We are of the opinion that the defendant’s first and second propositions under her first assignment of error, are without merit.

It is next contended that the testimony of the accomplice was not corroborated and the court erred in not sustaining defendant’s demurrer to the evidence. We are of the opinion that this assignment of error is without merit, for from an examination of the record we find that one of the prosecution witnesses, Eugene Ray Schiebert, a cellmate of the defendant’s brother-in-law, who testified that the defendant brought hacksaw blades to the jail cell in which the witness was incarcerated with defendant’s brother-in-law, was erroneously ruled by the trial court to be an accomplice for the crime for which the defendant stands convicted, was complete when she carried into the jail blades to aid an escape. It should be noted that there were no conversations between the defendant and the witness Schiebert, relative to a plan to bring the hacksaw blades into the jail. This situation is almost identical with that of Peeler v. State, 3 Tex.App. 533, wherein the Texas Court held in Syllabus 3:

“3. Accomplice Testimony. — On the trial of appellant for conveying into a jail certain tools to aid the escape of a prisoner, the state introduced as a witness another prisoner who also escaped. HELD, that the witness, even if he used the tools in effecting the escape of himself and co-prisoners, was not an accomplice or particeps criminis in the offense of conveying the tools into the jail; and, therefore, his testimony, though uncorroborated was not subject to the statutory disparagement of accomplice testimony.”
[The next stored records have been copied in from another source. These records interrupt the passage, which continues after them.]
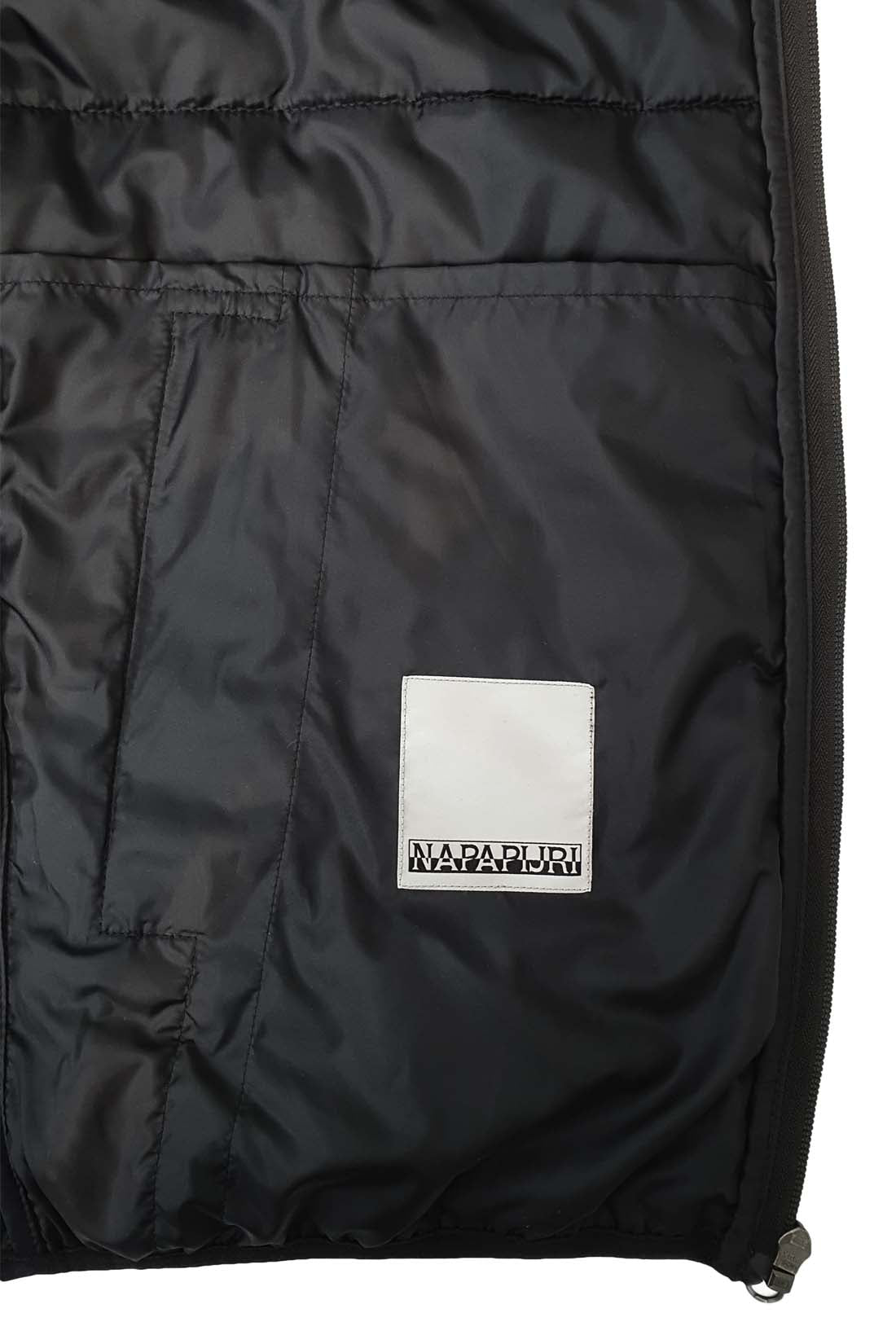 NAPAPIJRI - Men's Ander Stand down jacket  - Size 3XL-0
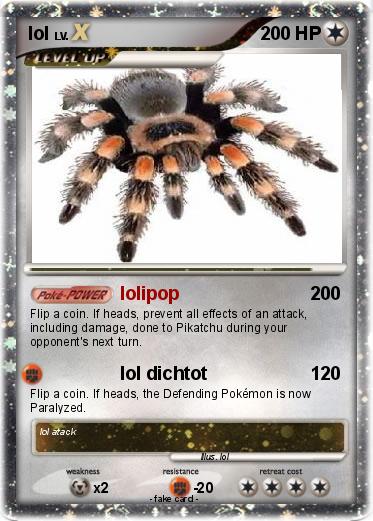 Pokemon lol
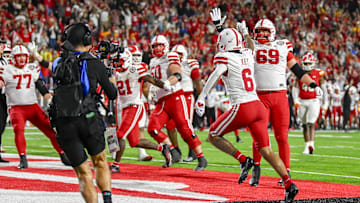 Nebraska is now 2-1 in one-score games in 2025, and 3-1 in games that have needed to be decided in the 4th quarter.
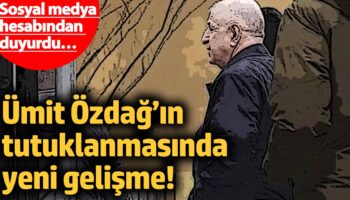umit ozdagin tutuklanmasinda yeni gelisme sosyal medya hesabindan duyurdu xV66fUYR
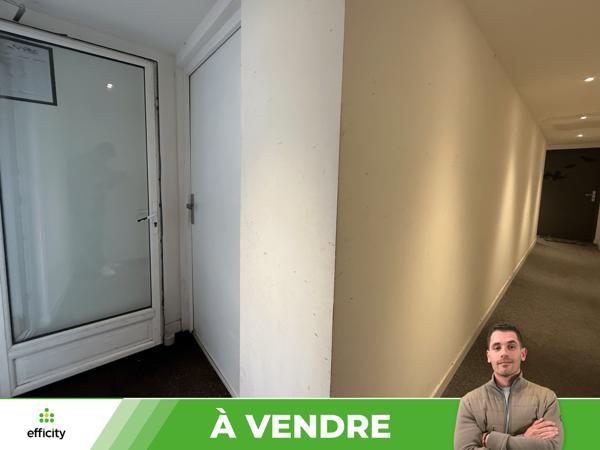 Appartement 2 pièces - 29 m² Exclusivité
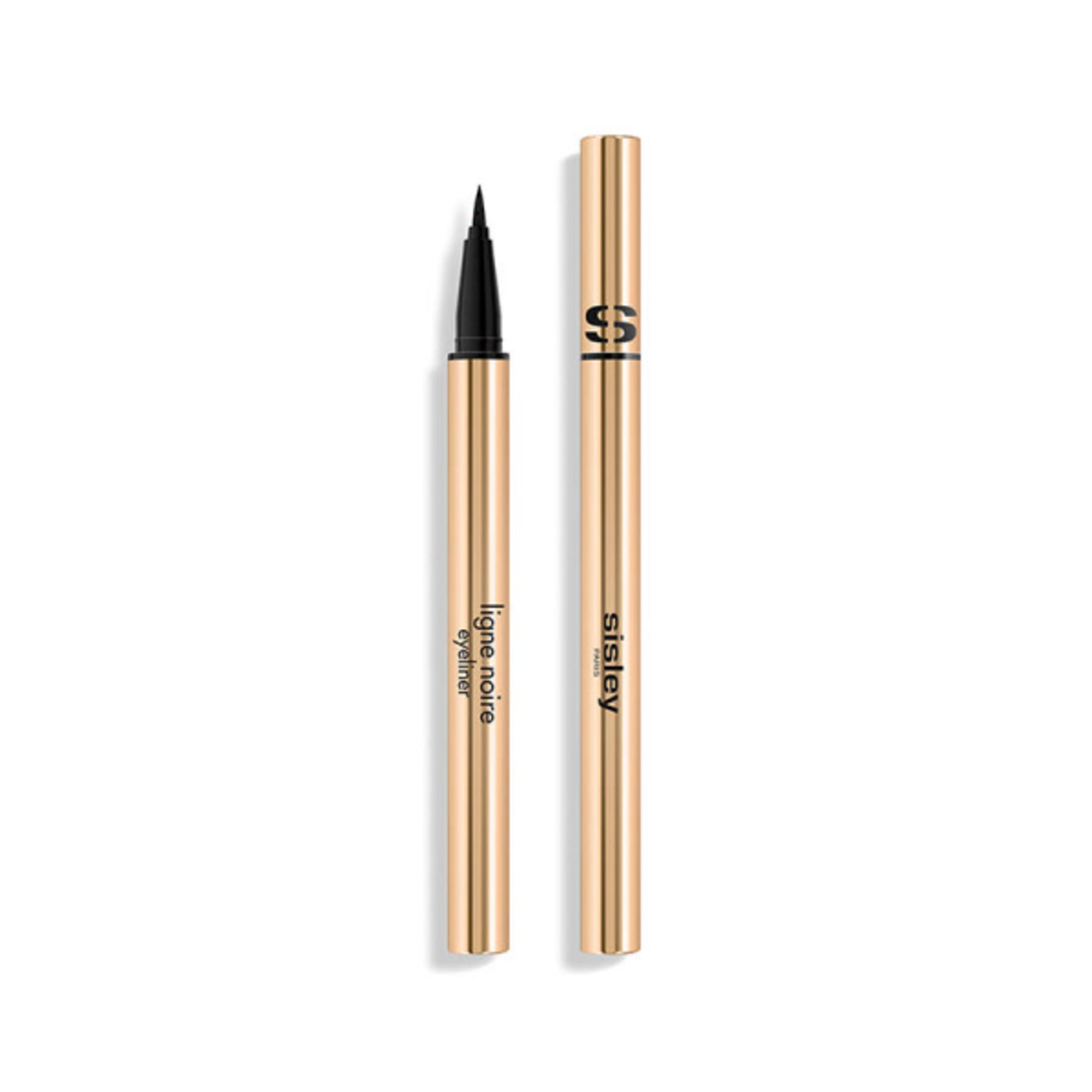 Sisley LIGNE NOIRE EYELINER DEEP BLACK Dlouhotrvající bohatě pigmentované, revitalizující a posilující oční linky 1 of 5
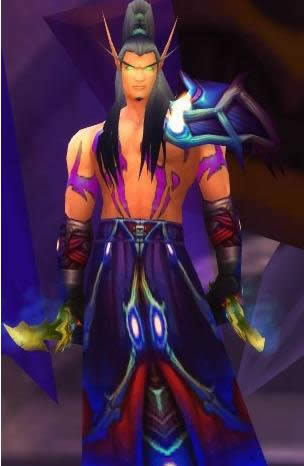 你都认识吗? 盘点魔兽世界中出名的潜行者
This case has been cited with authority and never overruled in the State of Texas and it construes the statutory provisions very similar to our own.
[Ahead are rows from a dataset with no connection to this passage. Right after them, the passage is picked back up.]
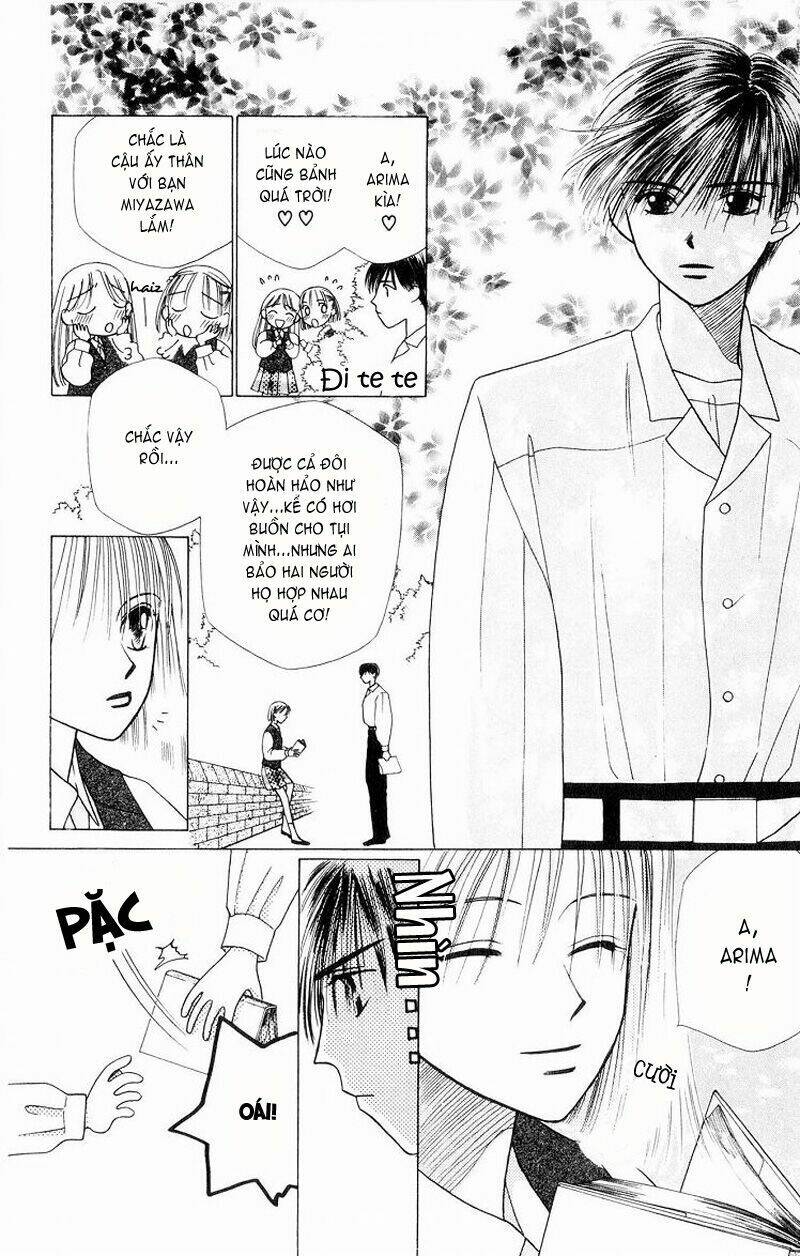 Karekano Chapter 4 - Trang 2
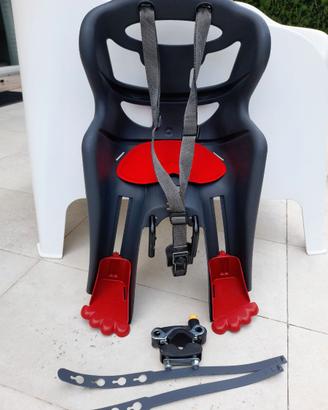 Seggiolino bici Bellelli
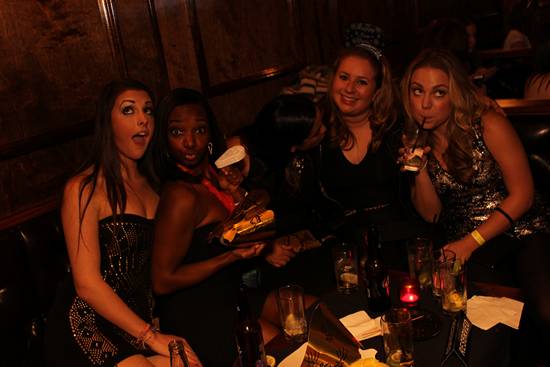 NYE 2014 - Ladder 15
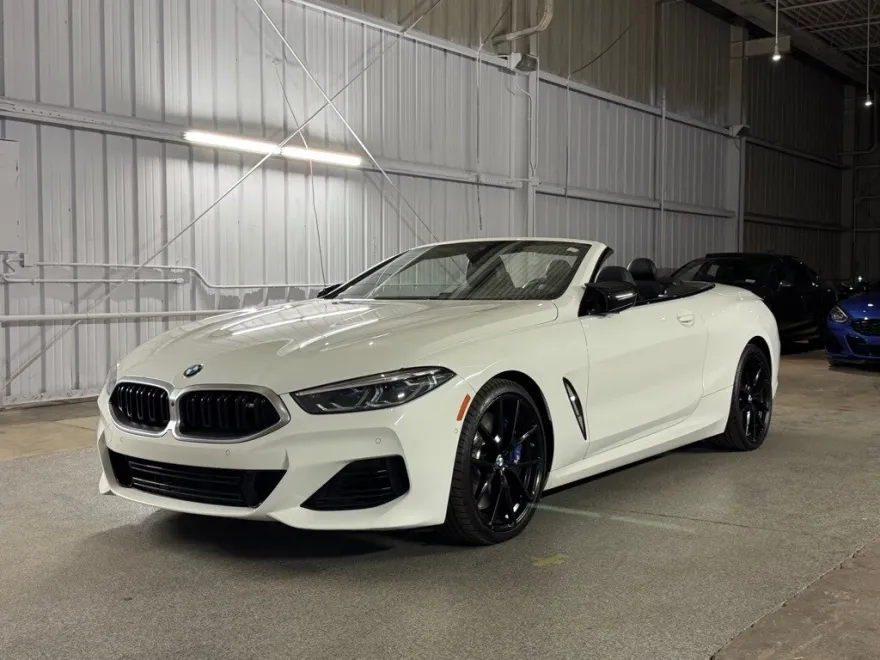 2023 Bmw M850i xDrive Convertible photo 1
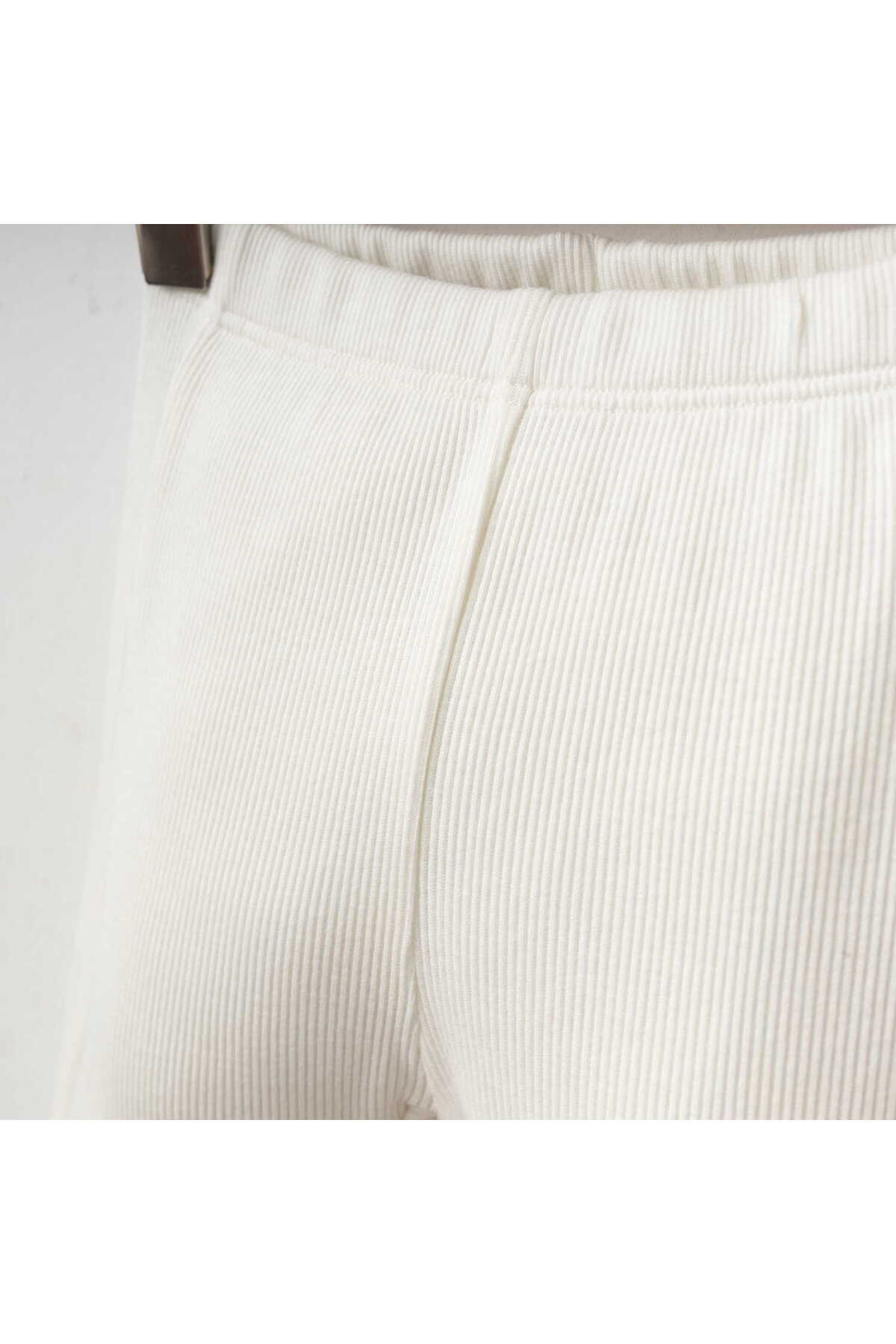 ciccimbaby %100 Pamuklu Kapri Tek Alt fotoğrafı 3 (önizleme)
The testimony of witness Schiebert alone would suffice to support a conviction; however, the testimony of this witness is supported by the testimony of witness Rowe, who testified that defendant had bought blades with which to cut hard steel from him near the time which the crime alleged was committed. For the reasons above stated, we find this assignment of error without merit.

It is lastly contended that the Assistant District Attorney committed reversible and prejudicial error during cross-examination of defense witnesses and compounded this error during the closing arguments of the Assistant Prosecutor and that the trial court erred in refusing to grant a mistrial. A careful examination of the record on cross-examination of defense witnesses reflects that many of the questions propounded were not objected to at the time the question was asked and the answer received, and were matters to which counsel for defense alluded in his redirect examination and during closing argument. The same observation can be made with reference to portions of the closing argument of counsel for both the State and defense; however, we are of the opinion that in the light of the entire record, whether objected to or not, and when considered in connection with some of the closing argument of the Assistant Prosecutor which was objected to, the conduct of the Assistant District Attorney in both his examination of defense witnesses and in his argument to the jury was calculated to prejudice the jury against the defendant and to cause them to' impose a greater sentence than ordinarily would have been imposed. For this reason, the judgment and sentence appealed from must be modified in the interest of justice.

We are of the opinion, and therefore hold, in the light of the entire record, that the judgment and sentence fixing the punishment of defendant at five (5) years imprisonment should be modified to a term of two (2) years imprisonment in the State Penitentiary, and as so modified, the judgment and sentence is

Affirmed.

NIX, P. J. and BRETT, J., concur. 
      
      . Page 80 of the Casemade — “MR. OYLER: Comes now the defendant, Vanessa Bickerstaff, and challenges each and every and all of the jurors herein sitting for the reason that they are volunteer jurors, and that the defendant cannot get a fair and impartial trial before a jury of her peers in that these jurors are volunteer jurors.”